▶ **Questions on the material**:
1. In the page extract about mobile health, what is Google's new fitness program called?
2. Carry on the page extract about Apple, Google and mobile fitness from its last sentence.

▶ **Page extract**:

Health is an important factor of life, since without it, obviously, you'll become ill and die (eventually). But many companies have taken and tried to take the task of health care and fitness very seriously, but less than all of them are succeeding or are succeeding to the desired extent. The big names, Apple and Google, are obviously involved, and since they are the biggest names in technology and software for mobile devices, they will likely be leading the mobile health revolution alongside their and other companies' peripherals.
The likes of Apple and Google have been working to make their mobile OSes able to help and facilitate the trend toward a fit smartphone user. Samsung has done their part with making their Gear line of devices able to function as fitness trackers, but Google is stepping up for the sake of all of Android with Google Fit, a new program focused on tracking syncing and liberating a user's fitness data and habits. Apple has also been hard at work with making a fitness partner for the iOS ecosystem, and they may have that figured out.

Dataset entries:
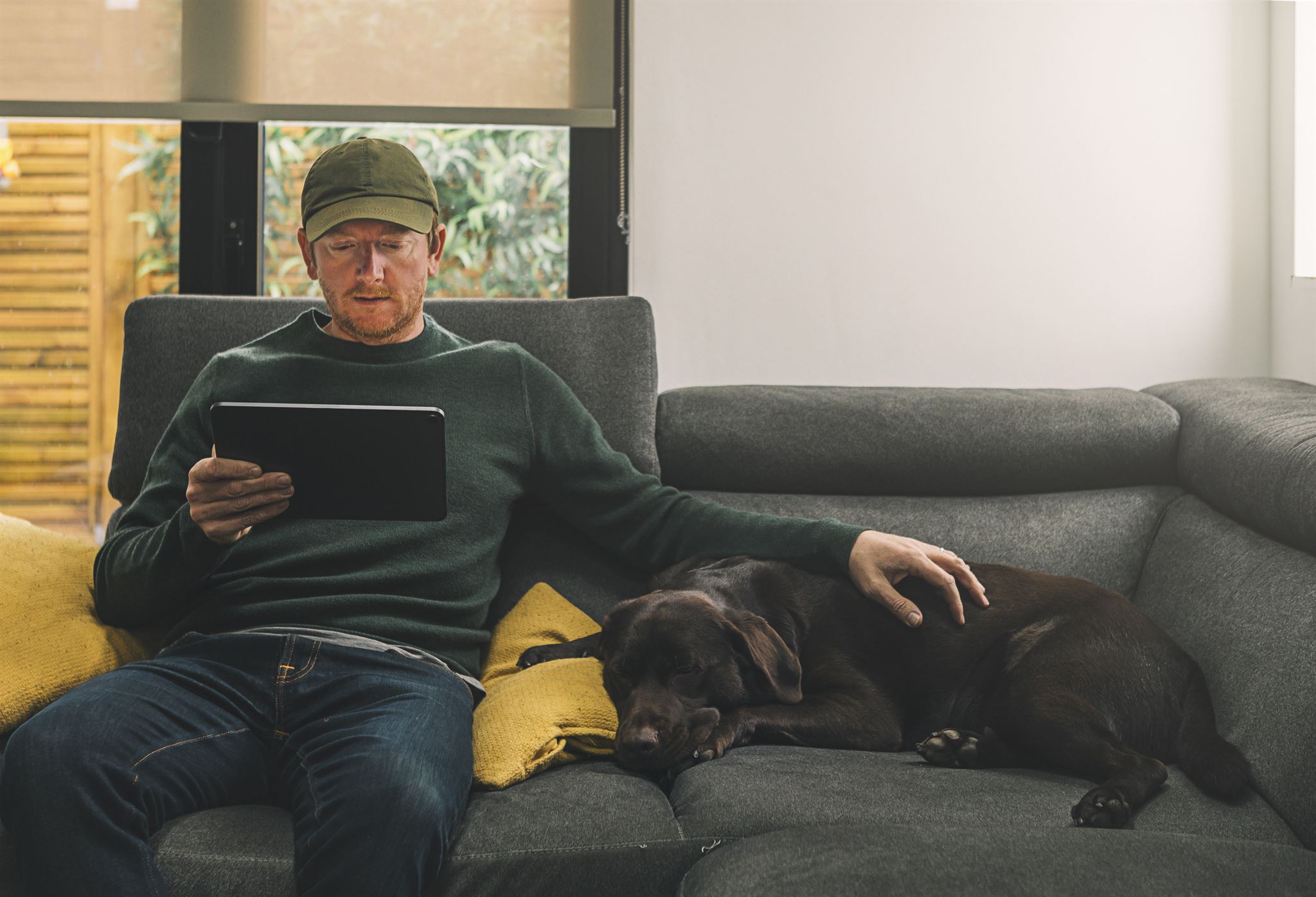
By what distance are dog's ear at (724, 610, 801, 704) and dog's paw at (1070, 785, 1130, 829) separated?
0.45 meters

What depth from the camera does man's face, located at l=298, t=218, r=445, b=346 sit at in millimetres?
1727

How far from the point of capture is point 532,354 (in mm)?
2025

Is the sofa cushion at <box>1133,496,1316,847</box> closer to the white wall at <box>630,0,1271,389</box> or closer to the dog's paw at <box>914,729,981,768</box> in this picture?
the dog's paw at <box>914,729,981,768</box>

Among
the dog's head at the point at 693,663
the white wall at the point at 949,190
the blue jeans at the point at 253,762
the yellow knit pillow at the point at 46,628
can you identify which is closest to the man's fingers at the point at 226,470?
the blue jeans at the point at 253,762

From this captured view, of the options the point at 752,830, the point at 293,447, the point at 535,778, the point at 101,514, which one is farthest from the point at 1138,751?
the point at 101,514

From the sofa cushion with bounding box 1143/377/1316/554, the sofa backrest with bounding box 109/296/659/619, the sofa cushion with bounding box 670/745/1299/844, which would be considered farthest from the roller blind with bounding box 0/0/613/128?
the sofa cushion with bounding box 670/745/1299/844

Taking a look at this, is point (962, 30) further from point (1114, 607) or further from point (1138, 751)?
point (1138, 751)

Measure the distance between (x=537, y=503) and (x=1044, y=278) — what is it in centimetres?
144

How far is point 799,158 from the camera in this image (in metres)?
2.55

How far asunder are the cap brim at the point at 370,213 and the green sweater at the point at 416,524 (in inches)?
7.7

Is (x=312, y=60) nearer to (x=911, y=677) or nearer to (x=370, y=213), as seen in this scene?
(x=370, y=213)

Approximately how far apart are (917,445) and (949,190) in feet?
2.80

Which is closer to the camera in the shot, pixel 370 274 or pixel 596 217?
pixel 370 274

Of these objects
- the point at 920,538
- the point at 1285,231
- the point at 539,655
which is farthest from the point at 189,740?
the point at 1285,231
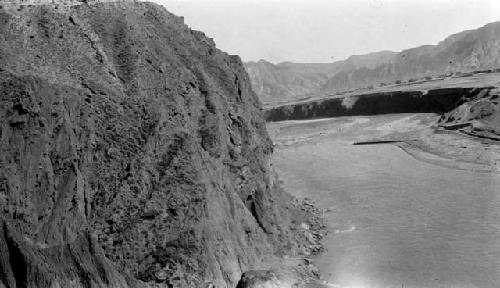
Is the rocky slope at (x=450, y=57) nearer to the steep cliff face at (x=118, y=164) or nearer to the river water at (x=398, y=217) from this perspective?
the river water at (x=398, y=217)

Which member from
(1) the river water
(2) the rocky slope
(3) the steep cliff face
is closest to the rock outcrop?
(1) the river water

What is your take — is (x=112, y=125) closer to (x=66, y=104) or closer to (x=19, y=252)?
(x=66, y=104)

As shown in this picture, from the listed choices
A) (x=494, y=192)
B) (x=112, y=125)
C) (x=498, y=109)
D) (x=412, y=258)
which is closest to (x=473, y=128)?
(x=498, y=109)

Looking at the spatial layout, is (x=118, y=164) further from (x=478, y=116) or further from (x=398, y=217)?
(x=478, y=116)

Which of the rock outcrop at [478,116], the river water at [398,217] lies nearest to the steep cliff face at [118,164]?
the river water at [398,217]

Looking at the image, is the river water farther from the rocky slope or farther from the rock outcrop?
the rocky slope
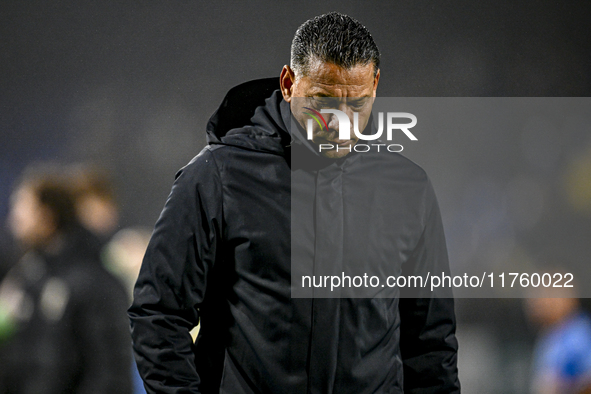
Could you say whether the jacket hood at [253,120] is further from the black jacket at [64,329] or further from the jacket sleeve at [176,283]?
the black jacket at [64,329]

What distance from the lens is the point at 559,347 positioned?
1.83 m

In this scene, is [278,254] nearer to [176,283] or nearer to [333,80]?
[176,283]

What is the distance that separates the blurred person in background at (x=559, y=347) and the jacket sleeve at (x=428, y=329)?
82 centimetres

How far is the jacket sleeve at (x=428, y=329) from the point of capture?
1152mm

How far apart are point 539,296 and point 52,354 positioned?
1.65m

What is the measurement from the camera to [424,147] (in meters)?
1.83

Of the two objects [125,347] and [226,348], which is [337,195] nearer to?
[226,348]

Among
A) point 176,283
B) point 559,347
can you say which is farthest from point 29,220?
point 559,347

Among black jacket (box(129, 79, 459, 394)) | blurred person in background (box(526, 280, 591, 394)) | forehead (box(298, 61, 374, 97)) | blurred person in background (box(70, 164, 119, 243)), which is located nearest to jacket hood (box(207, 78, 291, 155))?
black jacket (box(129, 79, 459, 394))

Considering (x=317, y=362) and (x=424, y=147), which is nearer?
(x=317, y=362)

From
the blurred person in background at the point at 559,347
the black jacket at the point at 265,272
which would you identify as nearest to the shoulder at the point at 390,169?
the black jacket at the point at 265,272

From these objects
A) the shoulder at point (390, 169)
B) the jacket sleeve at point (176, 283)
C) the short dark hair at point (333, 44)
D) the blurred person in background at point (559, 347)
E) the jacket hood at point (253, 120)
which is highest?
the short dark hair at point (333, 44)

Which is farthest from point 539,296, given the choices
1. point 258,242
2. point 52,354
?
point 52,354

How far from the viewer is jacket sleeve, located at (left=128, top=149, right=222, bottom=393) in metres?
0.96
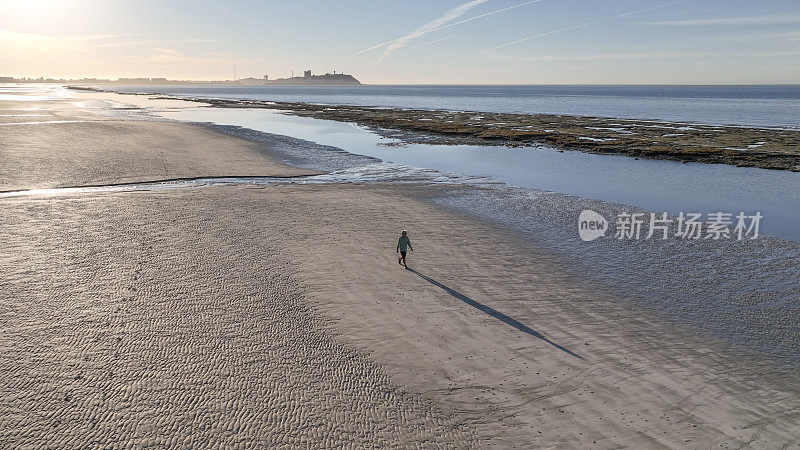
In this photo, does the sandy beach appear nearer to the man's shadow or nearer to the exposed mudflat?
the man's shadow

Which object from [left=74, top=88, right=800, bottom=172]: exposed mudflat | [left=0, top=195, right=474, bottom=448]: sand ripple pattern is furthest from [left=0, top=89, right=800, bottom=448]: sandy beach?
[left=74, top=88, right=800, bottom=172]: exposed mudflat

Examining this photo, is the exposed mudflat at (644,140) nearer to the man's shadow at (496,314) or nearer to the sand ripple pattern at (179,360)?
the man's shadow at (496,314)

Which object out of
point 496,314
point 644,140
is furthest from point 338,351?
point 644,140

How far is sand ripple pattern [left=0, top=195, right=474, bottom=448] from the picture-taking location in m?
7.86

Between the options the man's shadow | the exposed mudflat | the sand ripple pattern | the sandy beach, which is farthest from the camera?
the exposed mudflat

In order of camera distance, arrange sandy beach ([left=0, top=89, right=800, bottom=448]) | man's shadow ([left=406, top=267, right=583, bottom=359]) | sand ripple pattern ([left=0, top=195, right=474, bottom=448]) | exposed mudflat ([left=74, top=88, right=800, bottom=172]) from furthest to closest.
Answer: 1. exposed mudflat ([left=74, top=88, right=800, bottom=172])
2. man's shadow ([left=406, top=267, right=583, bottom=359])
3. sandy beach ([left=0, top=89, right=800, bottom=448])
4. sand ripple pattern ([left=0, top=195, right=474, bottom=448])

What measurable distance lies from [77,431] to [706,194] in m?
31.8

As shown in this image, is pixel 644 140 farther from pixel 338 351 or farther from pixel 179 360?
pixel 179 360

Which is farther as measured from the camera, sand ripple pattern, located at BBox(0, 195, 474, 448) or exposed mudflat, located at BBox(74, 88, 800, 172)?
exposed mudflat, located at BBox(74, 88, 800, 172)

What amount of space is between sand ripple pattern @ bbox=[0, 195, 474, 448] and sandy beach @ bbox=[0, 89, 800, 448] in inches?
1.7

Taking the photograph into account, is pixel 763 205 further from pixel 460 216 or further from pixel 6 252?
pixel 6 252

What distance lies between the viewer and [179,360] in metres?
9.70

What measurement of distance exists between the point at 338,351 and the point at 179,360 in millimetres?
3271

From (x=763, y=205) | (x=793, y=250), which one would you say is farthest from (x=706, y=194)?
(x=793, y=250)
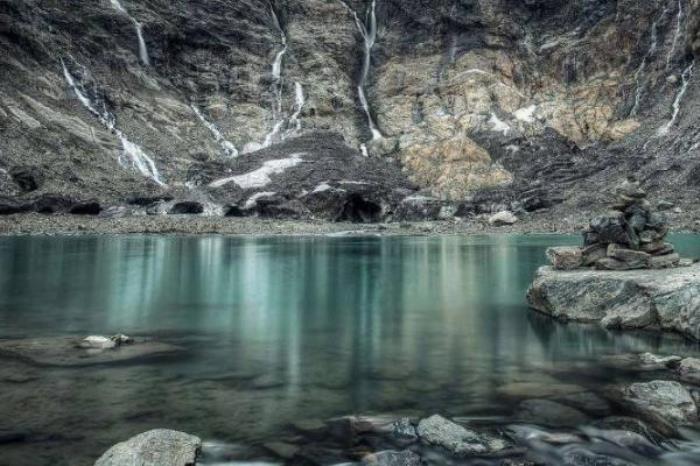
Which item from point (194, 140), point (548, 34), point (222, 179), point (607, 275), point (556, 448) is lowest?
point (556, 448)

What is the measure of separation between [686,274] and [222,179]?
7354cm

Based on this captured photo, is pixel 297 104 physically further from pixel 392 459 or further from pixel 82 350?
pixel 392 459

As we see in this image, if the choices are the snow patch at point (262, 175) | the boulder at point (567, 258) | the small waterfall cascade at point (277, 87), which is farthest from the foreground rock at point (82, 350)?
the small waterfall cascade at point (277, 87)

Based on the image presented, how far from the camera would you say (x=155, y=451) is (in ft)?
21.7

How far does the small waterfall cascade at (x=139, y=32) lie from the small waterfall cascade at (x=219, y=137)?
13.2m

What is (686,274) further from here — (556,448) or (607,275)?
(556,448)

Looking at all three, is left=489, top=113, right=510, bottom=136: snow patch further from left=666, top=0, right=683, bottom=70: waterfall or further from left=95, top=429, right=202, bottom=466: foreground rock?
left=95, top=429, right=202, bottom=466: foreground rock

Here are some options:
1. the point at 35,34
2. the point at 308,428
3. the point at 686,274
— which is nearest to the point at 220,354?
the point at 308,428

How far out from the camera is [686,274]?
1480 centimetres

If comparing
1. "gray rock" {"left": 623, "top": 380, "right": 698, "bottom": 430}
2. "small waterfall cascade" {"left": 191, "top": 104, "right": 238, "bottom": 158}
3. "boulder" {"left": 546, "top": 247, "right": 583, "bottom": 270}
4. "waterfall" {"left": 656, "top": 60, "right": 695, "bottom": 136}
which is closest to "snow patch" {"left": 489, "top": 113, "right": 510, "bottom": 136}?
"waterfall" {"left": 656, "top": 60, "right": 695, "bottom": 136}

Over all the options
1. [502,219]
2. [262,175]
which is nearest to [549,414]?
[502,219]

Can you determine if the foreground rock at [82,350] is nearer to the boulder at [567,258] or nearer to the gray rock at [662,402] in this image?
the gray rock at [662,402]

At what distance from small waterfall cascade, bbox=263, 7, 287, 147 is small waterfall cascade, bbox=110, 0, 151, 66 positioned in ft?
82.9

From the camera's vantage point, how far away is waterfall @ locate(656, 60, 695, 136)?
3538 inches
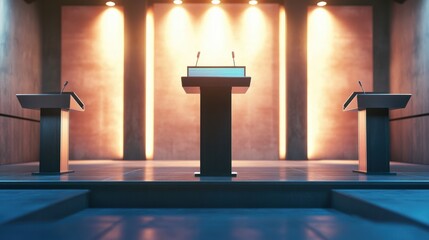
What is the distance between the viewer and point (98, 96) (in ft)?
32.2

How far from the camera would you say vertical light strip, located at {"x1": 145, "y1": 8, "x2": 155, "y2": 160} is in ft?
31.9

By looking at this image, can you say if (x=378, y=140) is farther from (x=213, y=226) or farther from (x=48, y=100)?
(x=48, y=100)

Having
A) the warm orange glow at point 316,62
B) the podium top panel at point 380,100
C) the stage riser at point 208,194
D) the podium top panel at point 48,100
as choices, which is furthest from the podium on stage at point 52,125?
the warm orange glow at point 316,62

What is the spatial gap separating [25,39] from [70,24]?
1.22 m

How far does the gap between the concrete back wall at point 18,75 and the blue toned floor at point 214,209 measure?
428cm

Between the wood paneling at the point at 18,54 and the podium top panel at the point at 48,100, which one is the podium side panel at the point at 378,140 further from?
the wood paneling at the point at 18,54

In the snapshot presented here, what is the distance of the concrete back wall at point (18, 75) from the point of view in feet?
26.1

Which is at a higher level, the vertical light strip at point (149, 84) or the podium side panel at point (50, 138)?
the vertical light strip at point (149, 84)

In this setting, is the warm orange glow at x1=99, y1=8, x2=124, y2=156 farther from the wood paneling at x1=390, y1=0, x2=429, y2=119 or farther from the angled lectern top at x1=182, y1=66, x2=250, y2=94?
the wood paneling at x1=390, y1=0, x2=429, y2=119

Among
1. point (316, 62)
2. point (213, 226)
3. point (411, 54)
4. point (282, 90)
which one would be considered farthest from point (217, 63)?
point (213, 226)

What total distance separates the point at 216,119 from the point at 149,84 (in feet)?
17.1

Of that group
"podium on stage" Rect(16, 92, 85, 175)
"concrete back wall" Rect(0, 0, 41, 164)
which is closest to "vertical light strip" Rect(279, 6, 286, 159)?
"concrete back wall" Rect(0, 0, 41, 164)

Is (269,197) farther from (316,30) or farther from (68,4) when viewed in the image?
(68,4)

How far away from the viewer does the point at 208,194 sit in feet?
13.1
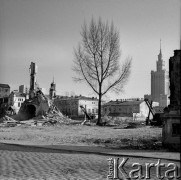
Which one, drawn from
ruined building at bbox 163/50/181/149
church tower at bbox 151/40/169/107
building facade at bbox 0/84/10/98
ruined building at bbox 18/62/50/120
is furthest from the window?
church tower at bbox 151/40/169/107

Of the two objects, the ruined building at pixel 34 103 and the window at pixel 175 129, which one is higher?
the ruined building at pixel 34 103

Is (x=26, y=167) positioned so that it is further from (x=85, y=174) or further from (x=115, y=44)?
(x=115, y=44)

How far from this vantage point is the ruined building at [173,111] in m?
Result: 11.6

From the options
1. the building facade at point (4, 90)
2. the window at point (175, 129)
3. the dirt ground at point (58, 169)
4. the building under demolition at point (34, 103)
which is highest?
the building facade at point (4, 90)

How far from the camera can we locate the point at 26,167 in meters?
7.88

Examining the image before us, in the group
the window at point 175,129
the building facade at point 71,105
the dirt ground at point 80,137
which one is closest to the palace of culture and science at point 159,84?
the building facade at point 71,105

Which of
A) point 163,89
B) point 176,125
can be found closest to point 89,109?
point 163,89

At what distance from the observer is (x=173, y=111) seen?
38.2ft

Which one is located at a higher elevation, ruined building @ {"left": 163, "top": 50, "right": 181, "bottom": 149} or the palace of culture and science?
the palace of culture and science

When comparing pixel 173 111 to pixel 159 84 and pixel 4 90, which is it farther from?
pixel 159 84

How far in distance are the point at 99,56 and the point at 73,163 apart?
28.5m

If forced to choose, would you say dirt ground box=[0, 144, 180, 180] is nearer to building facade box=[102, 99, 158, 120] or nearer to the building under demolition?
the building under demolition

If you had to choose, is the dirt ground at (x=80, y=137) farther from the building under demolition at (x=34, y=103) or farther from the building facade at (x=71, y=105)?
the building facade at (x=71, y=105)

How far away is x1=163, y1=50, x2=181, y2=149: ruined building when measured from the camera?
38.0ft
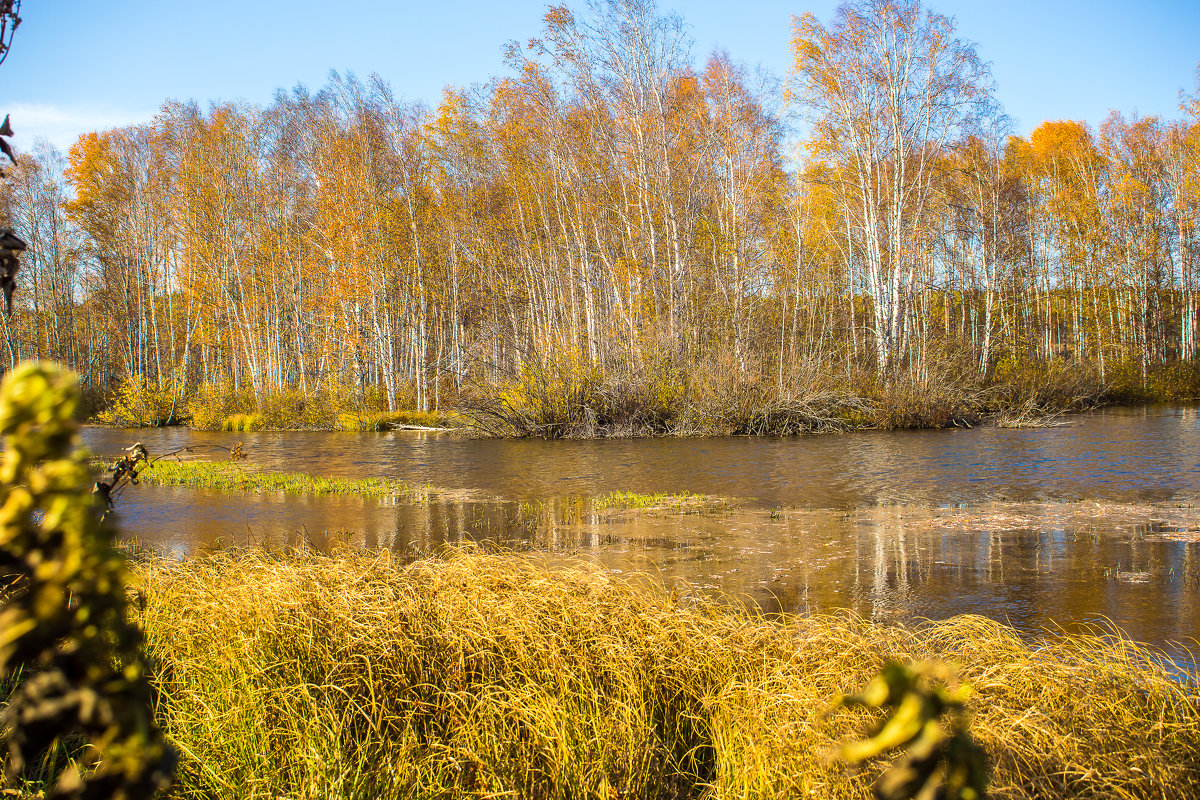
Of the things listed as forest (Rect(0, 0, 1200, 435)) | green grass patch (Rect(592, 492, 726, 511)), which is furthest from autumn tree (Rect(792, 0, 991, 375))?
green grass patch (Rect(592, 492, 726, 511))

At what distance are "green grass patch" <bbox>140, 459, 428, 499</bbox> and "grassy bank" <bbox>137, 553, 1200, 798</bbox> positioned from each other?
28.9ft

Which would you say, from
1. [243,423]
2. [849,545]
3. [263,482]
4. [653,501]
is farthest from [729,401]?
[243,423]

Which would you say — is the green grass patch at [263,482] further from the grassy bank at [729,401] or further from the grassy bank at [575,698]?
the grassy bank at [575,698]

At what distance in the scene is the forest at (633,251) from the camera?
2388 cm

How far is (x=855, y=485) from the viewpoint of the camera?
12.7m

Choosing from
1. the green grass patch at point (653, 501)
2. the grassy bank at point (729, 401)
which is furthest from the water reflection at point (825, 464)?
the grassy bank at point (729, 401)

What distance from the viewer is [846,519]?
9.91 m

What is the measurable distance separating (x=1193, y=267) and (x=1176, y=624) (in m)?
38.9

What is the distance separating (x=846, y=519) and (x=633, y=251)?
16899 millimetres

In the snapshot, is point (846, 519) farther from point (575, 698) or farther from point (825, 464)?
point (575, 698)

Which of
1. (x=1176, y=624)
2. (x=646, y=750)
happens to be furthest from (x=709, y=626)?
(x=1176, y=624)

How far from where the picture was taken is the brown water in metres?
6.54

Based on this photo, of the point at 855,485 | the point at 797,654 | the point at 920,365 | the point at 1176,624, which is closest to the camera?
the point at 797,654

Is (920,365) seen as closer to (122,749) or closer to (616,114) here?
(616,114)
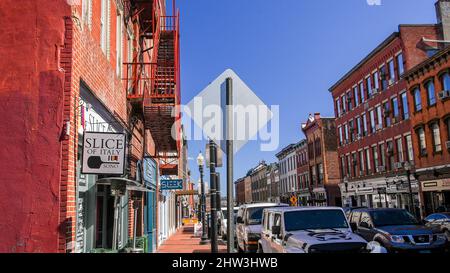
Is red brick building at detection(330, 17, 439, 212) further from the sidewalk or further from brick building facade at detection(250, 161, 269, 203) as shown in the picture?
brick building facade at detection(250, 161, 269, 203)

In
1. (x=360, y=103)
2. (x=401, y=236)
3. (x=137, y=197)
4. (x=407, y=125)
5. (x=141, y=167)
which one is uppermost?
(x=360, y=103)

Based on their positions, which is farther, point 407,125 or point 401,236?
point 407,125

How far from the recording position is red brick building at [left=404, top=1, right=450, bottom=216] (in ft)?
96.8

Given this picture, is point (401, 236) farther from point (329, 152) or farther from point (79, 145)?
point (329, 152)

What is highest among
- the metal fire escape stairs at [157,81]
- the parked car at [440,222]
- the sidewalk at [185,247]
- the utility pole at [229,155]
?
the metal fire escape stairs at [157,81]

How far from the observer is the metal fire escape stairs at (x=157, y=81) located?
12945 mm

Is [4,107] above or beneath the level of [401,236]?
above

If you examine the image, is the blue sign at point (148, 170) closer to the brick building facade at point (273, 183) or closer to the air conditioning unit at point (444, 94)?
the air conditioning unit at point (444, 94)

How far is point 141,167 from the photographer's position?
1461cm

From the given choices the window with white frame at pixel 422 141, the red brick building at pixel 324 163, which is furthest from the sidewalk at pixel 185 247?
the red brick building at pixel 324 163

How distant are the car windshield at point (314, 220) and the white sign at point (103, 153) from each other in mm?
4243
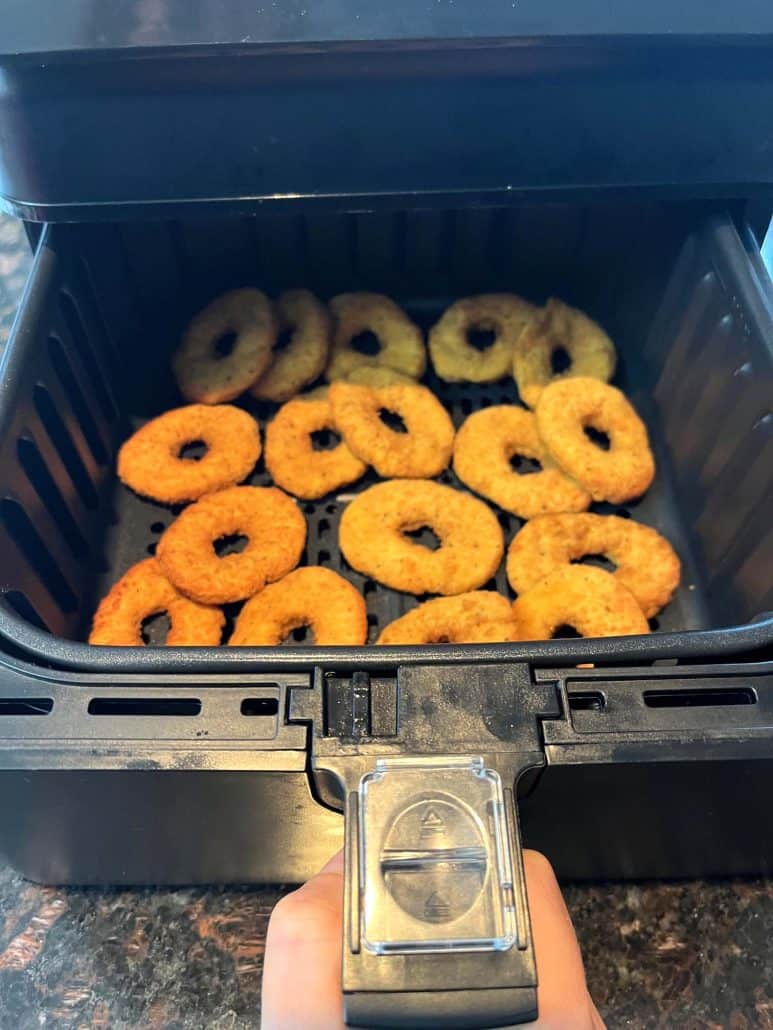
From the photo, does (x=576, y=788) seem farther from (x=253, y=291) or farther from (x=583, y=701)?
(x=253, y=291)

▶ **Task-by-task results**:
1. Google Fit

2.
Apple has said it is working on partnering with Epic, who handles over half of all of America's medical records. The companies partnering and linking themselves would benefit customers and fitness-aficionados alike with the ability to have their doctors get access whenever they needed in between visits or physical exams. The issue is for the doctors, who would get oceans of data to wade through, whether a desired result or not. The partnership is all set in stone, and the health professionals can check and simply see a graph of data for patients.
The Google side of things has been not as successful in the past. Within the past five years, Google had tried to do what Apple has done, make a partnership to simplify health, but also change the system. Google tried to shake up the health care industry years ago, but with the system so ingrained and set up, Google couldn't manage that. Now, Google and Apple plan to go at the health and health care industry differently than each have before. The two giants hope to show how the health aspect of technology can be improved and augmented. We just have to wait to see how smartphone users, regardless of operating system, will take, use, and accept (or reject) these movements.